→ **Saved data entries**
★ ★ ★ ★ ★ ★ ★

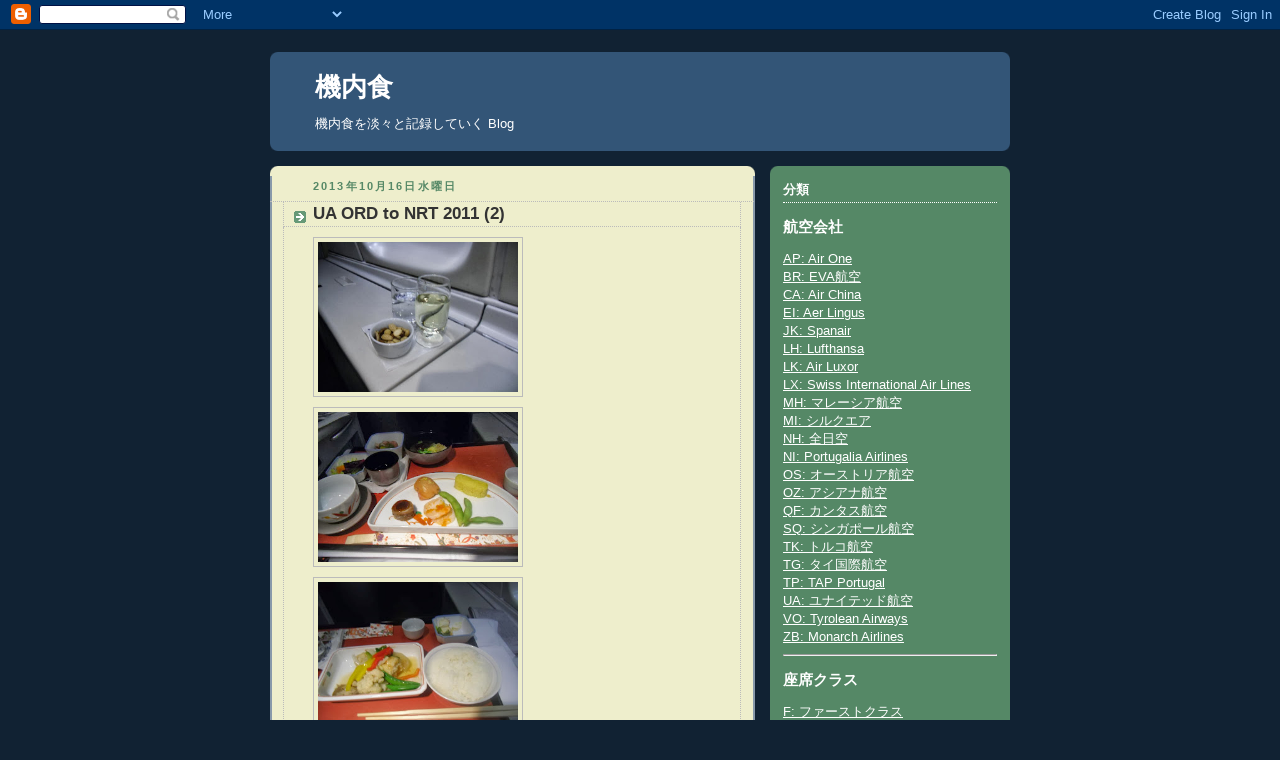

--- FILE ---
content_type: text/html; charset=utf-8
request_url: https://www.google.com/recaptcha/api2/aframe
body_size: 269
content:
<!DOCTYPE HTML><html><head><meta http-equiv="content-type" content="text/html; charset=UTF-8"></head><body><script nonce="GSE5WkMZL9CW0pQbnVWSgA">/** Anti-fraud and anti-abuse applications only. See google.com/recaptcha */ try{var clients={'sodar':'https://pagead2.googlesyndication.com/pagead/sodar?'};window.addEventListener("message",function(a){try{if(a.source===window.parent){var b=JSON.parse(a.data);var c=clients[b['id']];if(c){var d=document.createElement('img');d.src=c+b['params']+'&rc='+(localStorage.getItem("rc::a")?sessionStorage.getItem("rc::b"):"");window.document.body.appendChild(d);sessionStorage.setItem("rc::e",parseInt(sessionStorage.getItem("rc::e")||0)+1);localStorage.setItem("rc::h",'1769542026263');}}}catch(b){}});window.parent.postMessage("_grecaptcha_ready", "*");}catch(b){}</script></body></html>

--- FILE ---
content_type: text/javascript; charset=UTF-8
request_url: https://www.in-flight-meal.com/2013/10/ua-ord-to-nrt-2011-2.html?action=getFeed&widgetId=Feed2&widgetType=Feed&responseType=js&xssi_token=AOuZoY4fpiMOwRQ5mKGuyzav0WFfdUiNtQ%3A1769542022630
body_size: 184
content:
try {
_WidgetManager._HandleControllerResult('Feed2', 'getFeed',{'status': 'ok', 'feed': {'entries': [{'title': 'Promenade Vermuter\xeda y Taper\xeda', 'link': 'http://food.oi.sg/2019/04/promenade-vermuteria-y-taperia.html', 'publishedDate': '2019-04-21T02:32:00.000-07:00', 'author': 'Unknown'}, {'title': '\u30d0\u30f3\u30b3\u30af\u3067\u30c1\u30ad\u30f3\u30ab\u30b7\u30e5\u30fc\u30ca\u30c3\u30c4', 'link': 'http://food.oi.sg/2019/03/blog-post.html', 'publishedDate': '2019-03-03T00:24:00.000-08:00', 'author': 'Unknown'}, {'title': 'Paella Valenciana', 'link': 'http://food.oi.sg/2018/10/paella-valenciana.html', 'publishedDate': '2018-10-04T06:20:00.000-07:00', 'author': 'Unknown'}, {'title': '\u30d0\u30eb\u30bb\u30ed\u30ca\u3067\u30b1\u30d0\u30d6 #kebab #spain', 'link': 'http://food.oi.sg/2018/09/kebab-spain.html', 'publishedDate': '2018-09-28T12:27:00.000-07:00', 'author': 'Unknown'}, {'title': '\u7f8a\u8089\u6e6f #Beijing', 'link': 'http://food.oi.sg/2018/08/beijing.html', 'publishedDate': '2018-08-24T05:59:00.000-07:00', 'author': 'Unknown'}], 'title': 'Food and Drinks'}});
} catch (e) {
  if (typeof log != 'undefined') {
    log('HandleControllerResult failed: ' + e);
  }
}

★ ★ ★ ★ ★ ★ ★

→ **Requirement**
The answer should match the data above word for word, with no pictures in it.

→ **Solution for this exercise**
--- FILE ---
content_type: text/html; charset=utf-8
request_url: https://www.google.com/recaptcha/api2/aframe
body_size: 269
content:
<!DOCTYPE HTML><html><head><meta http-equiv="content-type" content="text/html; charset=UTF-8"></head><body><script nonce="GSE5WkMZL9CW0pQbnVWSgA">/** Anti-fraud and anti-abuse applications only. See google.com/recaptcha */ try{var clients={'sodar':'https://pagead2.googlesyndication.com/pagead/sodar?'};window.addEventListener("message",function(a){try{if(a.source===window.parent){var b=JSON.parse(a.data);var c=clients[b['id']];if(c){var d=document.createElement('img');d.src=c+b['params']+'&rc='+(localStorage.getItem("rc::a")?sessionStorage.getItem("rc::b"):"");window.document.body.appendChild(d);sessionStorage.setItem("rc::e",parseInt(sessionStorage.getItem("rc::e")||0)+1);localStorage.setItem("rc::h",'1769542026263');}}}catch(b){}});window.parent.postMessage("_grecaptcha_ready", "*");}catch(b){}</script></body></html>

--- FILE ---
content_type: text/javascript; charset=UTF-8
request_url: https://www.in-flight-meal.com/2013/10/ua-ord-to-nrt-2011-2.html?action=getFeed&widgetId=Feed2&widgetType=Feed&responseType=js&xssi_token=AOuZoY4fpiMOwRQ5mKGuyzav0WFfdUiNtQ%3A1769542022630
body_size: 184
content:
try {
_WidgetManager._HandleControllerResult('Feed2', 'getFeed',{'status': 'ok', 'feed': {'entries': [{'title': 'Promenade Vermuter\xeda y Taper\xeda', 'link': 'http://food.oi.sg/2019/04/promenade-vermuteria-y-taperia.html', 'publishedDate': '2019-04-21T02:32:00.000-07:00', 'author': 'Unknown'}, {'title': '\u30d0\u30f3\u30b3\u30af\u3067\u30c1\u30ad\u30f3\u30ab\u30b7\u30e5\u30fc\u30ca\u30c3\u30c4', 'link': 'http://food.oi.sg/2019/03/blog-post.html', 'publishedDate': '2019-03-03T00:24:00.000-08:00', 'author': 'Unknown'}, {'title': 'Paella Valenciana', 'link': 'http://food.oi.sg/2018/10/paella-valenciana.html', 'publishedDate': '2018-10-04T06:20:00.000-07:00', 'author': 'Unknown'}, {'title': '\u30d0\u30eb\u30bb\u30ed\u30ca\u3067\u30b1\u30d0\u30d6 #kebab #spain', 'link': 'http://food.oi.sg/2018/09/kebab-spain.html', 'publishedDate': '2018-09-28T12:27:00.000-07:00', 'author': 'Unknown'}, {'title': '\u7f8a\u8089\u6e6f #Beijing', 'link': 'http://food.oi.sg/2018/08/beijing.html', 'publishedDate': '2018-08-24T05:59:00.000-07:00', 'author': 'Unknown'}], 'title': 'Food and Drinks'}});
} catch (e) {
  if (typeof log != 'undefined') {
    log('HandleControllerResult failed: ' + e);
  }
}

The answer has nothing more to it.